…confirms gvt has cut ties with NIKUV
Mohloai Mpesi
PRIME Minister Sam Matekane has assured the nation that his government is working hard to overcome the passport and identity card crisis that has crippled citizens.
He said the government had contracted a new company to manufacture passports and IDs after terminating its contract with controversial Israeli company Nikuv International Projects which had long enjoyed the contract to produce the critical documents.
Nikuv had nonetheless been a mere middleman and the government was now dealing directly with the manufacturer.
According to Mr Matekane, the new company whose name he would not reveal, was contracted after his government decided to cut ties with Nikuv.
Mr Matekane said they had to let Nikuv go as the company was no longer able to deliver on its mandate as per its contractual obligations. This newspaper understands that Nikuv has gone bankrupt and can no longer meet its financial obligations.
Mr Matekane was responding to a Lesotho Times question posed during the premier’s media briefing at State House on Tuesday at which he reported back to the nation on his recent official trip to the People’s Republic of China for the Forum of China-Africa Cooperation (FOCAC) summit.
The Lesotho Times asked the premier to comment on the chaos reigning at the Department of Home Affairs, particularly its inability to issue citizens with passports and IDs, a situation which had left thousands of Basotho stranded.
A confident Mr Matekane assured the nation that the problem would “soon become history”.
According to Mr Matekane, the government through the Minister of Local Government, Chieftainship, Home Affairs and Police, Lebona Lephema, had met with the new unnamed company.
That company would deal directly with the government, without Nikuv or any other middleman’s involvement, the premier said.
“We started this new journey of going directly to the company that manufactures passports. These issues take time, and they have taken a lot of time. Right now, we can get passports directly from the manufacture without a go-between company,” Mr Matekane said.
“The people who manufacture the passports and IDs are not only focusing on us. They have a lot of work. So, we are trying to see if, perhaps if we can have two companies that manufacture passports and IDs for us, then things will be okay.”
He said the new company would brief Cabinet this week.
Lesotho’s Department of Home Affairs has not issued IDs in over a year, rendering Basotho helpless as they cannot get critical services without credible means of identity.
Mr Matekane said there were now 120 000 IDs at the Department of Home Affairs, ready to be issued. The documents arrived last week, he said.
“Right now, as we speak, there are 120 000 IDs that arrived last week. I have received a report that some passports are there, but they are not too many. So, people who need urgent services will be helped. I am told that next month, there will be another bulk coming in,” Mr Matekane said.

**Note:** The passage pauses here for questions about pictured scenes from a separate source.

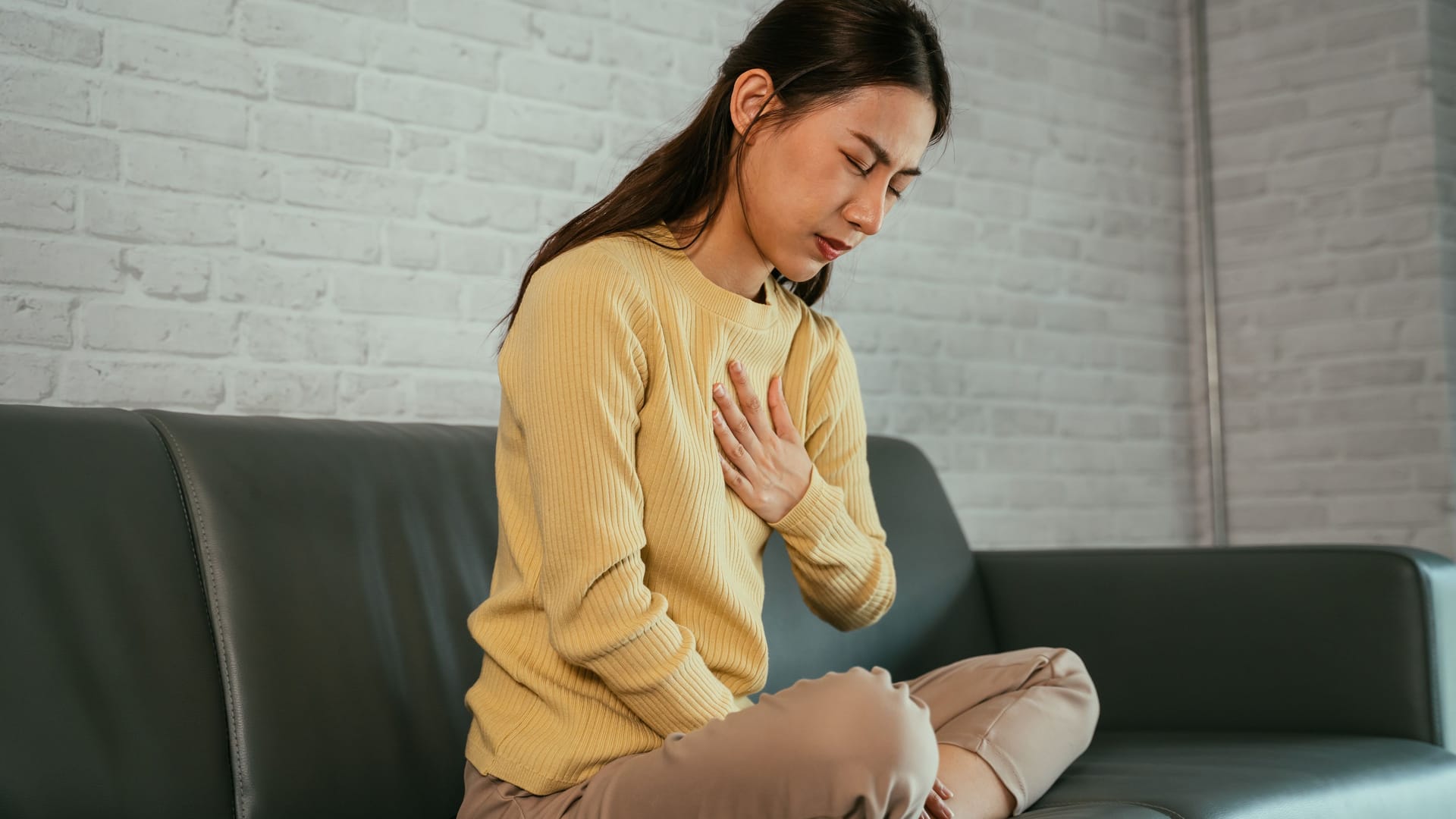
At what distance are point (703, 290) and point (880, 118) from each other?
0.78 ft

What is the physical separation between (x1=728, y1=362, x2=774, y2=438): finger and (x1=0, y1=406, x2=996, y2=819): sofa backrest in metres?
0.39

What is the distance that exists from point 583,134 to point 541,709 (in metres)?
1.30

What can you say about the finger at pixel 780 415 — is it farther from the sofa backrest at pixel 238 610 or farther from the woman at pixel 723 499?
the sofa backrest at pixel 238 610

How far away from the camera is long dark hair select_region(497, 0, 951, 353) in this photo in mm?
1343

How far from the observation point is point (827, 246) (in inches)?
54.1

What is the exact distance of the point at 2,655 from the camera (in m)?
1.20

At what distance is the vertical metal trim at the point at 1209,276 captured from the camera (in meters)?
3.24

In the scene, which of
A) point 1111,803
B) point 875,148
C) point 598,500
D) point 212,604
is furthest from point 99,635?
point 1111,803

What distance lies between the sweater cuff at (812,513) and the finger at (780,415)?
4cm

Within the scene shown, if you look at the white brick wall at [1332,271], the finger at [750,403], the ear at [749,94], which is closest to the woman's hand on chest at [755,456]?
the finger at [750,403]

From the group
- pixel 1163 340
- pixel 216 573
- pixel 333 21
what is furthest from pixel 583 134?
pixel 1163 340

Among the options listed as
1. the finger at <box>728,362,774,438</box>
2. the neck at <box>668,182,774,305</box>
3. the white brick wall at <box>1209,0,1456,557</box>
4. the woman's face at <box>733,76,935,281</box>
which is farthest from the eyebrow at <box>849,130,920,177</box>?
the white brick wall at <box>1209,0,1456,557</box>

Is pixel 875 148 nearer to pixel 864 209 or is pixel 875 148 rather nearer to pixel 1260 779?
pixel 864 209

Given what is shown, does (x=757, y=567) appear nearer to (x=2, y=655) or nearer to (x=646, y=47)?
(x=2, y=655)
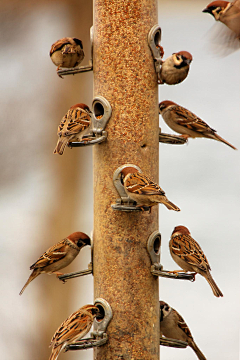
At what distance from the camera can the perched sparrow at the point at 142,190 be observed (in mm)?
3311

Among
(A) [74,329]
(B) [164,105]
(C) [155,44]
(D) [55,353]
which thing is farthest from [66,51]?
(D) [55,353]

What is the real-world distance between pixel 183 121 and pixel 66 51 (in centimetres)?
95

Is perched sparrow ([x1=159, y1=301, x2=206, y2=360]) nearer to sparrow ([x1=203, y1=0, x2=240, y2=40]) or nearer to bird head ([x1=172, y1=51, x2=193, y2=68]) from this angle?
bird head ([x1=172, y1=51, x2=193, y2=68])

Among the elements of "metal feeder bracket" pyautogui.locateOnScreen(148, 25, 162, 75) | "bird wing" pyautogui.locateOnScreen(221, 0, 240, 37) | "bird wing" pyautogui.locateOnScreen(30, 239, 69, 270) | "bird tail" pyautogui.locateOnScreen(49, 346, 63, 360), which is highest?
"bird wing" pyautogui.locateOnScreen(221, 0, 240, 37)

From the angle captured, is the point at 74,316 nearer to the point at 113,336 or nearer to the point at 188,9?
the point at 113,336

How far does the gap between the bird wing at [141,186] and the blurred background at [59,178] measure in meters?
2.41

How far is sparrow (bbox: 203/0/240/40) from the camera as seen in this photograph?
353 cm

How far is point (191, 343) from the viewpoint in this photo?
3980mm

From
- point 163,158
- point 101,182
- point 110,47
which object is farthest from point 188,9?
point 101,182

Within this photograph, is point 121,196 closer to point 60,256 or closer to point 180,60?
point 60,256

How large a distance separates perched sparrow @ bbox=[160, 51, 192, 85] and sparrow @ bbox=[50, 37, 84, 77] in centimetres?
62

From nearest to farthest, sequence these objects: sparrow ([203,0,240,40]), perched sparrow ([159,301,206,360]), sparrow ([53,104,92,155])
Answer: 1. sparrow ([203,0,240,40])
2. sparrow ([53,104,92,155])
3. perched sparrow ([159,301,206,360])

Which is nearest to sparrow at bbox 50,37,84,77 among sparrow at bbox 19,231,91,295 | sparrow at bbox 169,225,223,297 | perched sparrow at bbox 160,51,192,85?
perched sparrow at bbox 160,51,192,85

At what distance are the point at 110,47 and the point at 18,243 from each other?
2.81 metres
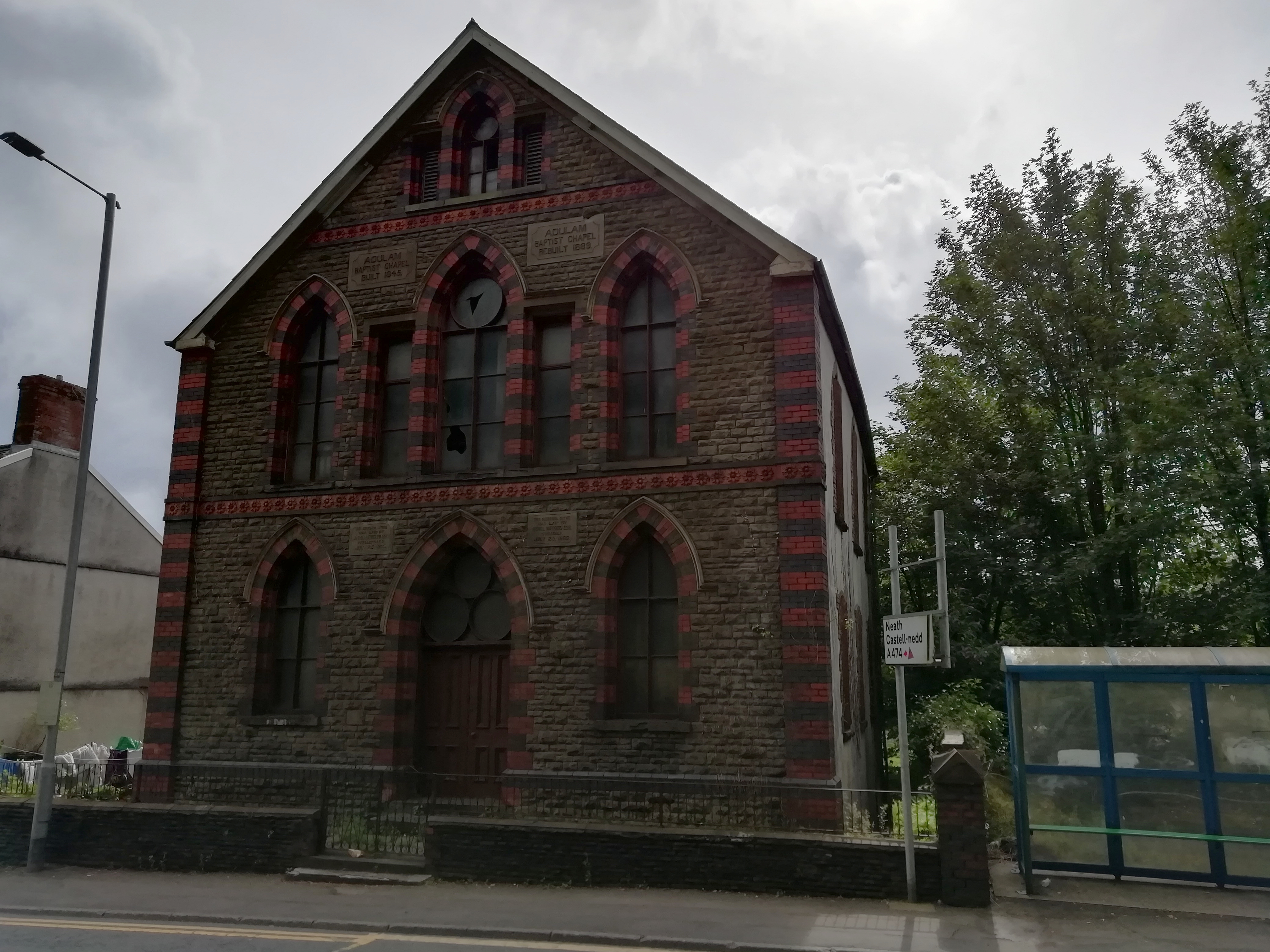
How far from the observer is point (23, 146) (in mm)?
12594

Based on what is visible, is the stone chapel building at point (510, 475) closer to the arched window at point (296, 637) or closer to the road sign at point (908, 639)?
the arched window at point (296, 637)

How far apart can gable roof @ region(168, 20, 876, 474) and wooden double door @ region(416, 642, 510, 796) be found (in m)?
6.93

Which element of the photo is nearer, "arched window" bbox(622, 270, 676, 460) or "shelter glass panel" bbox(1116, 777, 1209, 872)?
"shelter glass panel" bbox(1116, 777, 1209, 872)

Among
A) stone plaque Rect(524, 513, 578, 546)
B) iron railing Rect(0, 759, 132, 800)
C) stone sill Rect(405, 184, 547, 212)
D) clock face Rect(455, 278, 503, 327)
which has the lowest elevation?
iron railing Rect(0, 759, 132, 800)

Mr Matekane said Nikuv had several contracts with his government, including being the middleman between Lesotho and the IDs and passports manufacturer.
However, despite being paid by the government, Nikuv could not fulfil its end of the bargain, prejudicing Lesotho in the process, Mr Matekane said.
Concerned by the unwarranted delays in delivering IDs and passports, Mr Matekane said his government had engaged Nikuv and it had owned up that it could no longer fulfil its obligations, citing problems it was encountering in Israel. The contract was as a result “amicably terminated”.
“This situation has always been unpleasant to us. When we assumed government, there was a company contracted. It was a go-between. The passports and IDs were sought through that company,” Mr Matekane said.
“There were delays in delivering IDs and passports. By the time we talked with that company (Nikuv), they informed us that they were having problems hence were unable to help us. That was because while this company had been given money, it could not transfer such funds to the company that manufactures IDs and passports.
“I wrote to that company (Nikuv), inviting them to come to Lesotho for discussions. The company indeed came, and I called all relevant government departments to that meeting. They told us that according to problems that Israel as a country is having, they were unable to honour the contractual agreement.”
They had, therefore, reached the mutual decision to terminate the contract, forcing them to seek other alternatives.
“We told them that since they had many contracts with the government of Lesotho, we specifically wanted termination of the contract related to passports and IDs and we all agreed. The contract was terminated,” he said.
The prime Minister thus promised the long drawn crisis will soon go to bed as the government had taken “advanced steps to overcome it”.
Nikuv was controversially awarded a contract to computerise the country’s border control system and produce electronic passports, birth and death certificates and national Identity Documents (IDs), without a tender process, in 2012.
Bribery and corruption charges would later be levelled against the then Principal Secretary (PS) of the Ministry of Home Affairs, Retšelisitsoe Khetsi, for allegedly receiving M5 million to influence the awarding of the M300 million tender to Nikuv.
Nikuv was found guilty by a court in Israel of bribing Mr Khetsi in order to advance the company’s business interests in Lesotho in 2016. The company was, therefore, fined NIS4.5 million (US$1.15 million) by a Tel Aviv Magistrate’s Court for the offence.
However in Lesotho, Mr Khetsi was charged with corruption and abuse of office alongside 43-year-old South African, Motsotuoa Makoa for receiving bribe from Nikuv.